Task instructions →
1. Decide whether each statement below agrees with the sailboat discussion. Answer yes or no for each, quoting the words of the discussion that settle it.
(a) The mainsail on the Alberg 30 measures 221 sq. ft.
(b) camaraderie holds that a properly set up 35 ft. boat is harder to singlehand than a 30-footer.
(c) mkrautha's last home was a 20' diameter tipi.
2. Resume the sailboat discussion after its final sentence, carrying on the last post in the same writer's voice.

Text for analysis →
━━━━━━━━━━
For instance, an Alberg 35 weighs in at 12,600 lbs., and has a 100% sail area of 545 sq. ft. The Alberg 30 weighs in at 9000 lbs., and has a 100% sail area of 410 sq. ft. Handling the mainsail on the Alberg 30, which is 221 sq. ft. is fairly reasonable for a single person. The main on the Alberg 35 is approximately 50% larger, and significantly heavier and harder to manage. Another problem is that boat costs generally go up with the length of the boat. An Alberg 30 averages about $16,000, while the Alberg 35 averages about $26,000.

Also, many of your cost: hauling out, dockage, painting, storage; are related to the length of the boat... The equipment on a larger boat is also more expensive... the winches are larger, the ropes are heavier, etc. 

Finally, for a relative novice, a 35' boat may be a bit too much to handle, especially short-handed.


----------



## camaraderie (May 22, 2002)

Jags... I agree with everything SD said except the last sentence! *Properly set up*...a 35 ft. boat is easier and safer to singlehand than a 30footer...except in docking under power. What kind of boat did you get??


----------



## sailingdog (Mar 19, 2006)

camaraderie said:



> Jags... I agree with everything SD said except the last sentence! *Properly set up*...a 35 ft. boat is easier and safer to singlehand than a 30footer...except in docking under power. What kind of boat did you get??


Actually, it really depends on the boat... some 35' boats may be easier than some 30' boats-others would not be...


----------



## mkrautha (Jul 11, 2003)

Here is my metareasoning behind this plan:
As far as meeting needs in life there are two lines of thinking: 1) How do I get more and 2) How can I do with less.
We are taking route 2, with the idea that drastically reducing our global footprint is a responsible, and satisfying way of approaching life.

As far as choosing a boat and upgrading for cruising: what we want to do is buy the boat now, and upgrade over the years as we have the money and the time. If the boat isn't an ocean cruiser for 10 years so be it, as new sailors the reality we may not be ready until then. The point for us is the possibility-- to know that should we feel the imperative we can turn our attentions toward preping her and ourselves for long voyages. In the interim, we should just be able to use her to practice our skills in order to really become good sailors and to live albeit cosily on. (did I mention that our last home was a 20' diameter tipi?)
━━━━━━━━━━
Entries provided →

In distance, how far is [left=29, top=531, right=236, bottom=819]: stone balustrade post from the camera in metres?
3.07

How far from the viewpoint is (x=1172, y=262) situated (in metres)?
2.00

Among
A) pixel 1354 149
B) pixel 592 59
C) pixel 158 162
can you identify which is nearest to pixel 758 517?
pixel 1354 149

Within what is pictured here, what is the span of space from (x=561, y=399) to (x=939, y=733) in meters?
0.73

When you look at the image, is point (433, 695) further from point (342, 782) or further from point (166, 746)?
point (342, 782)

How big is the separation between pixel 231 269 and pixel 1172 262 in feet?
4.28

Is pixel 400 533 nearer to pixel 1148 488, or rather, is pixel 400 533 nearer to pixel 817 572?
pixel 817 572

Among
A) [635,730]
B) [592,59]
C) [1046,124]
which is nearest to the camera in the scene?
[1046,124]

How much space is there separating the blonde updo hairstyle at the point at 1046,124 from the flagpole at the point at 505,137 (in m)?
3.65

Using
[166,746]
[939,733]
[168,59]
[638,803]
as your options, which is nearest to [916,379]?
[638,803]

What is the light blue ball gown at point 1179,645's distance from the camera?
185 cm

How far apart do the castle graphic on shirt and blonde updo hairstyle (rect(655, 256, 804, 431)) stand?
━━━━━━━━━━
Answers to this exercise →
1.
(a) Yes: "Handling the mainsail on the Alberg 30, which is 221 sq. ft. is fairly reasonable for a single person."
(b) No: "a 35 ft. boat is easier and safer to singlehand than a 30footer"
(c) Yes: "our last home was a 20' diameter tipi"

2.
As a counter example, has anyone read about the guy who was recently dismasted around cape horn? That guy is the anti-me. He decided to circumnavigate in order to learn to sail!?! He had 3 gps devices. He had a huge inboard motor. He had a 40 someodd foot boat. In retrospect all of this proved too much. I think I read he had a years worth of coastal cruising experience...
Me, well like I said before-- some sort of head would be nice. As for things like showering the truth is, I usually go to school gym after my classes are out and wind up showering there. I rarely use my shower at home as it is...
Another example, I recently e-mailed Yves Gélinas of circumnavigating-in-an-Alberg-30-using-his-own-CapeHorn-self-steering fame, as to the issues that arise from sailing with an outboard particularly in rough weather (he removed his inboard prior to his trip.) His response: either sail, find a harbor or heave-to. (You can read about his boat here: http://www.capehorn.com/sections/remotorisation/remotoriserAng.htm). Simple enough.

We want to immerse ourselves in boats and sailing, but we want to do it in a way that our time, resources and abilities permit. For us that means 1st, getting aboard. We can't afford/ don't desire to afford living aboard and having a house. Why should we? We don't need both... if the boat doesn't work out, we'll move back to land, so far as I know it's not going anywhere (barring melting ice caps).
Certainly a boat is a lot of work and expense. But then again so is owning a 120 year old house in the country such as we currently do. There is the expense of heating (2000 a season) the expense of lawn care, taxes, maintanance, mortgage, insurance etc. I am certain that with planning we will be able to create a liveaboard situation that is less expensive.

Why is it so crazy that we should try and live in a small space together as a family? Because people in our culture generally don't do it. We are expected to try and grow our resources, our possessions etc as our family grows. Call it the SUVacation of America. Like many people our age, we have a small amount of credit card debt, a moderate amount of student loan debt, and of course a mortgage.Most days we wake up and ask, what for? Today people are more overweight than ever, feel more isolated than ever, are in greater debt than ever...
I guess you could say this plan is an experiment to see if we can take a different approach to the way we plan our lives. I am certain we have a lot of hard work ahead, as well as a lot of lessons to learn. Great! What's the point of living otherwise.
And, if we find we need more down the road, then we'll get more. Until then, we won't worry about it.

Phew, 
Hope I don't sound too preachy.


----------



## camaraderie (May 22, 2002)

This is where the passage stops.